Rari gli insuccessi che l’azienda ha conosciuto sin dai tempi del suo primo lungometraggio - "Toy Story" - incasellando perlopiù plausi dalla critica e consensi unanimi dal pubblico. Normale dunque chiedersi quale sia il segreto nascosto dietro a così tanto successo.
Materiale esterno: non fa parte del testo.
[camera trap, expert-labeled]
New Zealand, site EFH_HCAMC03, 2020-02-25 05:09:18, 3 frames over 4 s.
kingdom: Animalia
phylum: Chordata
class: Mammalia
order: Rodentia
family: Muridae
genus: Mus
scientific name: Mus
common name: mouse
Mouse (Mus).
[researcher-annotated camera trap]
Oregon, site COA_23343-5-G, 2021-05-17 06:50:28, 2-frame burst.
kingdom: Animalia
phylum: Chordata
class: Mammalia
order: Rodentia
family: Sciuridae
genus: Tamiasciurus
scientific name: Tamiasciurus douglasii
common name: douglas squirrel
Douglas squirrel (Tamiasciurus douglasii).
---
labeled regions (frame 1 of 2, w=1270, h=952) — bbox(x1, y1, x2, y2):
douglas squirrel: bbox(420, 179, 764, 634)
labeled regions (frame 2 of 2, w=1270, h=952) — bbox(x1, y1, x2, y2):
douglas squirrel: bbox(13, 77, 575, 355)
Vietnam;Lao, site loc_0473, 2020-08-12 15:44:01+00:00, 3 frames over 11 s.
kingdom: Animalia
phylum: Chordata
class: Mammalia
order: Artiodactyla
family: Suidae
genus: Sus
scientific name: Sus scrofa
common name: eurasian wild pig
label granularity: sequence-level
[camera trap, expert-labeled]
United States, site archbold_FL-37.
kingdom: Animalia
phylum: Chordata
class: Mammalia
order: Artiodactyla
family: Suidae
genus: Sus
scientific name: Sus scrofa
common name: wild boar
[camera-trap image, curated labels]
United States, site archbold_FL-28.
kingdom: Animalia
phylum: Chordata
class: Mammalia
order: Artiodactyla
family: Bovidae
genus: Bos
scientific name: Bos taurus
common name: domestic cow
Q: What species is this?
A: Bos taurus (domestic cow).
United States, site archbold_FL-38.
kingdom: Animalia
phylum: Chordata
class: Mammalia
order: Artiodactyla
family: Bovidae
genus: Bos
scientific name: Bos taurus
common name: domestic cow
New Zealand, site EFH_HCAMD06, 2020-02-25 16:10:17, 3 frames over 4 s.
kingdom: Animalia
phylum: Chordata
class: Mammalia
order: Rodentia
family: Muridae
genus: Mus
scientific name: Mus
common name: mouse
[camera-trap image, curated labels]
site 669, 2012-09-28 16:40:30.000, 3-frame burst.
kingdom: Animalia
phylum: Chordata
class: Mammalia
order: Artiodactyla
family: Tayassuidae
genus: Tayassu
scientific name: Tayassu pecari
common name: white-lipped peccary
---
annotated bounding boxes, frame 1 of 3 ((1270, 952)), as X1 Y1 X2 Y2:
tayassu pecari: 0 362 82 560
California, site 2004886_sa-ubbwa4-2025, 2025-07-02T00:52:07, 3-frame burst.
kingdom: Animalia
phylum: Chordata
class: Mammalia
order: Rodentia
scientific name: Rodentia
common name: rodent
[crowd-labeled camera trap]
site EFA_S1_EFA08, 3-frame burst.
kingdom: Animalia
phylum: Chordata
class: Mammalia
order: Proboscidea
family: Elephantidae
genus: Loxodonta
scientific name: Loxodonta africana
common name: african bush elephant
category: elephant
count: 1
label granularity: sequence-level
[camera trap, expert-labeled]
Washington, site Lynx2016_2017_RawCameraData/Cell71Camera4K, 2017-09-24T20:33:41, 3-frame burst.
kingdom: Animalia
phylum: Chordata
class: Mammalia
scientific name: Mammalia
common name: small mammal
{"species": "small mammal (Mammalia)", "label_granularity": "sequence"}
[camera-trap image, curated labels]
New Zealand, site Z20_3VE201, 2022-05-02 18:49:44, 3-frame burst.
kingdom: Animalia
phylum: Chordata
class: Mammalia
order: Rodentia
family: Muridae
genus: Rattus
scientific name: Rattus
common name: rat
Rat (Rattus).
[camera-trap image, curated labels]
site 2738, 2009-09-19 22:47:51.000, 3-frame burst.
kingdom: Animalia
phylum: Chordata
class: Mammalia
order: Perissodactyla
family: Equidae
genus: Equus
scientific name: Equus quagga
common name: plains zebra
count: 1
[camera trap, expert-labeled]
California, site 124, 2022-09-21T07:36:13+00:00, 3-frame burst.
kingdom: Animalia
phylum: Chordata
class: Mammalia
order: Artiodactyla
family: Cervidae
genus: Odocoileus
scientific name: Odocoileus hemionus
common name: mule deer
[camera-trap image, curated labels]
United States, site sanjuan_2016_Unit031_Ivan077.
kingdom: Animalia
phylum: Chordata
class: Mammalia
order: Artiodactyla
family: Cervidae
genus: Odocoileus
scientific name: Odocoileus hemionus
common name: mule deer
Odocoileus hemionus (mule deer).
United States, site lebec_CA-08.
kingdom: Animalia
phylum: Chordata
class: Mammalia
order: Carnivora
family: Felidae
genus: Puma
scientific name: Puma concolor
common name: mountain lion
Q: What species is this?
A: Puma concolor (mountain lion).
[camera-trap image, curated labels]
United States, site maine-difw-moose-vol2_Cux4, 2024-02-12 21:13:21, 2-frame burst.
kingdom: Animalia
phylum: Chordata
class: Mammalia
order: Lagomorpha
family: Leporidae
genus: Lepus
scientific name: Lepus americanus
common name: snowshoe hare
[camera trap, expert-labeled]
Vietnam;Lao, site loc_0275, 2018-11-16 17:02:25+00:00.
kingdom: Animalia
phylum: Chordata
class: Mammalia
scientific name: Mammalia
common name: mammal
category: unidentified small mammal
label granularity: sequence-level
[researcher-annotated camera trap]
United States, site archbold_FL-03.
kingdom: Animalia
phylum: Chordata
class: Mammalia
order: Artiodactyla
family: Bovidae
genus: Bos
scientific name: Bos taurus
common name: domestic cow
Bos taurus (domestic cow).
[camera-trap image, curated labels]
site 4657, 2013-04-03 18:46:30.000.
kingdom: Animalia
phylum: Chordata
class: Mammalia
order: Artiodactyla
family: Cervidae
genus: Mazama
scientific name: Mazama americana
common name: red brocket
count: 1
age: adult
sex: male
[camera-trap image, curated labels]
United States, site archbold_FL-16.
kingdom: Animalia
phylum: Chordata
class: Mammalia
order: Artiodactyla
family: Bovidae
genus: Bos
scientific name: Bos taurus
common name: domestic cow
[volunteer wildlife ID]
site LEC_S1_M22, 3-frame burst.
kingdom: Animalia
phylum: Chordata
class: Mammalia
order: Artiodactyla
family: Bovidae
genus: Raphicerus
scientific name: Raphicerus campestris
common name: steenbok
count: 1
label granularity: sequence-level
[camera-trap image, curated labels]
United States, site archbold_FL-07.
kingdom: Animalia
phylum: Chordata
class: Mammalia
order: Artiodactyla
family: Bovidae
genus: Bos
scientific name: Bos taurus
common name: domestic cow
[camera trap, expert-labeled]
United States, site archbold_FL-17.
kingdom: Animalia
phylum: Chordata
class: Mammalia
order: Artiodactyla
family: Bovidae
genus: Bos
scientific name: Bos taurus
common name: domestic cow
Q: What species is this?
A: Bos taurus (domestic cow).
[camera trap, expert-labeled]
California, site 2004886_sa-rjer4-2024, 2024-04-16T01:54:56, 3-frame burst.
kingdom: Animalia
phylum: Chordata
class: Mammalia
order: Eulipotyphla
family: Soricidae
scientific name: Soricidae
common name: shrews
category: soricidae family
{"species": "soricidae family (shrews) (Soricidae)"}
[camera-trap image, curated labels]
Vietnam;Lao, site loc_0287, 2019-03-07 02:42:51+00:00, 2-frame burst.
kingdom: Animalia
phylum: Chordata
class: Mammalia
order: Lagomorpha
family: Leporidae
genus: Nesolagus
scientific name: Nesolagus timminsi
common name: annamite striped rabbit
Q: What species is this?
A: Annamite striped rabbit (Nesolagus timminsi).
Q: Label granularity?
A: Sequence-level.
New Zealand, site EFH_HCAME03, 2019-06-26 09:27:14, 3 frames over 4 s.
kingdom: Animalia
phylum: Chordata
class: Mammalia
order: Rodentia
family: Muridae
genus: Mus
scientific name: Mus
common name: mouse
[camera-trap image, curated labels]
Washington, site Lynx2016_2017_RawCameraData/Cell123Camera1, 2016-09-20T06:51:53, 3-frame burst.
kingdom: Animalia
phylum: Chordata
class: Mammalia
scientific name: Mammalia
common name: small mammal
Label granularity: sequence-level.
La Disney Pixar ha il dono di guardarsi intorno, rileggere il mondo che ci circonda, i problemi che ci affliggono, tramutandoli in sceneggiature e personaggi da animare. I creatori di "Ratatouille", "Inside Out" e "Cars" non si limitano cioè a rinnovare morali favolistiche e valori essenziali, quanto edulcorare eventi, movimenti, rivoluzioni che scuotono la nostra società in tutti i suoi campi, rendendoli facilmente assimilabili e comprensibili anche a un pubblico più giovane. E qui il termine “anche” non è usato a caso, ma fortemente voluto. Già, perché un altro punto di forza di casa Pixar è il suo non volersi indirizzare solo ed esclusivamente a un pubblico infantile, come invece fatto dai grandi concorrenti (si pensi solo a Illumination Entertainment), quanto elevarsi ai grandi, a quell’universo di spettatori che ancora preservano intatto il fanciullo che è in loro, che amano le fiabe e i cartoni animati, ma allo stesso tempo restano attenti alle problematiche del mondo. Non che la Dreamworks o la Warner Bros. non integrino i propri intrecci di messaggi sensibili all’accettazione di ciò che inspiegabilmente considerato come “diverso” (si pensi a "Shrek") o a temi sociali scottanti come l’adozione e l’importanza della figura paterna nella crescita di un figlio ("Kung Fu Panda 3"), eppure in essi risulta predominante un aspetto ludico e frivolo che preferisce generare una risata nel proprio spettatore, piuttosto che sconvolgerlo emotivamente. toy story

Un universo multi-stratificato e dalle molteplici chiavi di letture adatte a ogni fascia d’età caratterizza invece i prodotti Pixar. Se per i più piccoli ogni nuova creazione può essere interpretata come fonte di intrattenimento e ludico apprendimento dei messaggi essenziali alla loro crescita, per i grandi sono punti di confronto e spunti di riflessioni circa ciò che li circonda nel mondo esterno. L’importanza dell’amicizia e del reciproco aiuto di "Toy Story" lascia dunque spazio ad argomenti quali l’indipendenza femminile in un mondo ancora non stravolto dalla campagna #metoo ("Ribelle – The Brave") e prettamente dominato da un’indole sessista (un universo poi ripreso e ben analizzato nel recentissimo "Gli Incredibili 2"); vi è poi la difficoltà nell’accettazione del lutto e del senso di famiglia di "Alla ricerca di Nemo", la morte stessa in "Coco"; l’abbattimento delle barriere e dei pregiudizi in "Ratatouille", la neurologia e l’importanza di ogni singola emozione che ci domina in "Inside Out" e, perfino, l’inquinamento e il sempre più spaventoso spettro dell’obesità dilagante con "Wall-E". Compendi perfetti di risate e lacrime di commozione: ecco cosa sono i lungometraggi firmati Pixar. Studi antropologici e saggi di attualità infarciti da battute alacri e software di animazione sempre all’avanguardia. I cartoni animati Disney Pixar piacciono semplicemente perché rasentano la perfezione; sono chiavi pronte ad aprire porte su antri nascosti della nostra mente e del nostro cuore; scosse elettriche capaci di rianimare sogni e ricordi sopiti per anni. Macchine del tempo che ci conducono verso tempi e spazi passati; strade lastricate di riflessioni e pensieri, dove ogni curva è un passo verso la consapevolezza del mondo adulto, e ogni rettilineo – paradossalmente – un cammino spianato verso un universo solo apparentemente perduto: l’infanzia.